In February of 2024, I visited the Library of Congress, but I couldn’t secure a reservation to see the original text, so I resorted to an online purchase of a first edition, and it registers as ½ inch thick miniature plain-styled book that is about 5 by 7 inches when lying flat. Since the days of the Gutenberg Project, this memoir is easily accessible via the University of North Carolina at Chapel Hill’s website for all to read, but having the actual book, the one my grandmother wanted in my hands was as conflicted a feeling as I had when I was looking for it—when I received the book, the seller’s invoice was marked with two flags crossed: one Confederate emblem flag, the other an American flag. I would learn in the previous year that when searching my family in any graveyard from South Georgia to South Carolina, there would be a Confederate flag, signaling me to their locations like some obscene Confederate GPS.

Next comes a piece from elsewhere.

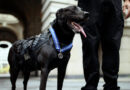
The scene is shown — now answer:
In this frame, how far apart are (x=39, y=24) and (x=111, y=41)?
15967mm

Making space for something is a vague set of words, and I hear these words often. There is making space in the physical realm, as I was trying to do with this new Tetris-styled move-in-move-out office rearrangement, but there is the metaphysical way of making space that is much more difficult to articulate. In years past, I didn’t exactly not want to piece together the fragments of my ancestors’ belongings and lives, but all the years before, the time I allowed for these fragments, were just that—fragments of time with very few anchors or slips in a port where intricate knots are required. And anything I gleaned back when I interviewed relatives in my mid-twenties produced new fragments of paper or writings on the back of framed photographs and didn’t register with me. I had recorded terms like “Peru Plantation,” “Walthourville,” and “Harris Neck,” all foreign places even when I asked, “Now where is this?” I couldn’t mentally piece together the threads, a story here, a story there—all their belongings, photos, silver, art, jewelry, scribbles, letters, and furniture were sitting in my home, vaulted and locked. Making space for these things meant I was going to open the vault, call a family meeting, and make inquiries of my ancestors, most dead. Those who might appear, and I, could now have a deep conversation.